Singapore has suspended the use of video conferencing app Zoom for conducting remote classes after reports emerged that a Zoom teaching session was breached and obscene images were posted on it, the Straits Times reported. This development comes right after Singapore’s Ministry of Education directed schools and colleges in the country to shift to full time home-based learning, starting from April 8 until May 4. The suspension isn’t permanent but is precautionary, and will reportedly remain in effect until Zoom addresses its security issues. Recently, New York City had also banned the use of Zoom for remote teaching due to security concerns, TechCrunch reported.

Singapore has asked teachers to adhere to security measures during the home learning period while using such video conferencing services, by having “secure log-ins” and sharing meeting links only with students. It is also working with Zoom to improve its security, according to the Straits Times, which also pointed out that the Singapore government has used Zoom to hold press conferences.

“Zoombombing” has become a major sore point for the service ever since it saw a surge in users — which ballooned from 10 million to 200 million in a matter of months — following lockdowns around the world to combat COVID-19. The Zoombombing in the Singapore case happened despite Zoom enabling passwords and virtual waiting rooms by default for Free Basic and Single Pro users. It had claimed that this would “prevent unwanted participants from joining your meeting or webinar”.

Scrutiny over Zoom’s security measures increasing

On April 8, Senators Elizabeth Warren and Edward Markey wrote to Zoom raising privacy concerns over how the platform handles children’s user data, especially those under the age of 13. Zoom’s security issues have also led Taiwan to bar any official use of the platform. The US Senate has asked members to avoid using Zoom given its security flaws. Germany’s Foreign Affairs Ministry has also directed employees against using Zoom. Apart from governments prohibiting, or advising to prohibit the use of the service, Google banned the use of Zoom on company-owned employee devices.
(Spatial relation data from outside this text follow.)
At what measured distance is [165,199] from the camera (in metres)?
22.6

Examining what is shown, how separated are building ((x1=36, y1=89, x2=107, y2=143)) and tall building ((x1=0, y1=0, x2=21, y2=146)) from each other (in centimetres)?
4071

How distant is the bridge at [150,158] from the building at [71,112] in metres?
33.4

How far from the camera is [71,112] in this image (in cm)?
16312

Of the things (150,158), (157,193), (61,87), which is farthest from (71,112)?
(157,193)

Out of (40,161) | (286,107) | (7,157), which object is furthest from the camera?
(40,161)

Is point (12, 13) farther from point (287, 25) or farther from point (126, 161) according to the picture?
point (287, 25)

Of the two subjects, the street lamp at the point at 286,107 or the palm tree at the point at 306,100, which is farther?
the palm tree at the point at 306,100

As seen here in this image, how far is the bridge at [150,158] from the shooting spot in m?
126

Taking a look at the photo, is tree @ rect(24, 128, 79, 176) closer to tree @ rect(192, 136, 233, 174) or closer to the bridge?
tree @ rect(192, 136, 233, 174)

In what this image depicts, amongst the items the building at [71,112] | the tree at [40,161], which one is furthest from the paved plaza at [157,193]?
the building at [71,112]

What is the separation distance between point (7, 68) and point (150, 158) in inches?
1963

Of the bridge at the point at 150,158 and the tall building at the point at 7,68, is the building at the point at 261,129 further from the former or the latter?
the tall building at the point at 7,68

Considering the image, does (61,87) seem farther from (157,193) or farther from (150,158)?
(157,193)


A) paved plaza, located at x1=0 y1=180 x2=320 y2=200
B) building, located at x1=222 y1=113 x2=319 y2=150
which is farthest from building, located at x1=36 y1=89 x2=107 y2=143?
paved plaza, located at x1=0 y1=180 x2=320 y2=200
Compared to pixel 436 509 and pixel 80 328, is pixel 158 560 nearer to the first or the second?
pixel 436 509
Zoom, for its part, has created a Chief Information Security Officers Council to advise it on issues of security and privacy. It also announced a feature freeze to address those issues. Here are some of Zoom’s security issues in the last few weeks:

  • On April 8, Motherboard reported that several hackers are showing interest in so-called “zero-day” exploits, which are vulnerabilities that are not disclosed to anyone. The report says that the hackers are trying to sell these exploits to the highest bidder, which means there could be risks in the app that cannot be patched until the attacks actually happen. The report does not name any of the hackers.
  • On April 3, the Washington Post reported that several video call recordings were left in the open web, without any password protection required to access recordings. The videos included classes and therapy sessions.
  • On April 2, the New York Times reported a feature where even anonymous participants in a call could siphon off LinkedIn data about other participants without their knowledge. Zoom later removed this feature.
  • On April 1, researchers discovered a vulnerability where Windows users could have their operating system’s login password stolen with a malicious link sent on chat. CEO Yuan said that this issue has been patched.
  • On March 31, The Intercept reported how Zoom was misleadingly claiming that calls were end-to-end encrypted, when they were not. The company later changed the language to say that “Your client connection is encrypted”.
  • On March 31, security researcher Felix Seele discovered that Zoom’s macOS installation package was working around Apple’s requirements for installing apps by just extracting a compressed archive directly into Apple computers’ Applications folder, a tactic commonly employed by malware, and not legitimate software companies. CEO Yuan responded on Twitter and a fix was rolled out two days later.
  • On March 30, New York’s Attorney General Letitia James sent a letter to Zoom questioning its data privacy and security practices, the New York Times reported.
  • On March 26, a Motherboard investigation found that Zoom was sending user data to Facebook even if users were not logged in via the social media platform, or had an account there. Zoom updated the app to remove the Facebook Software Development Kit that was causing this data leak.
  • On March 24, Consumer Reports criticised Zoom’s privacy policy, saying it left the door open for the company to sell user data. The company then tightened its privacy policy, Consumer Reports said on March 30.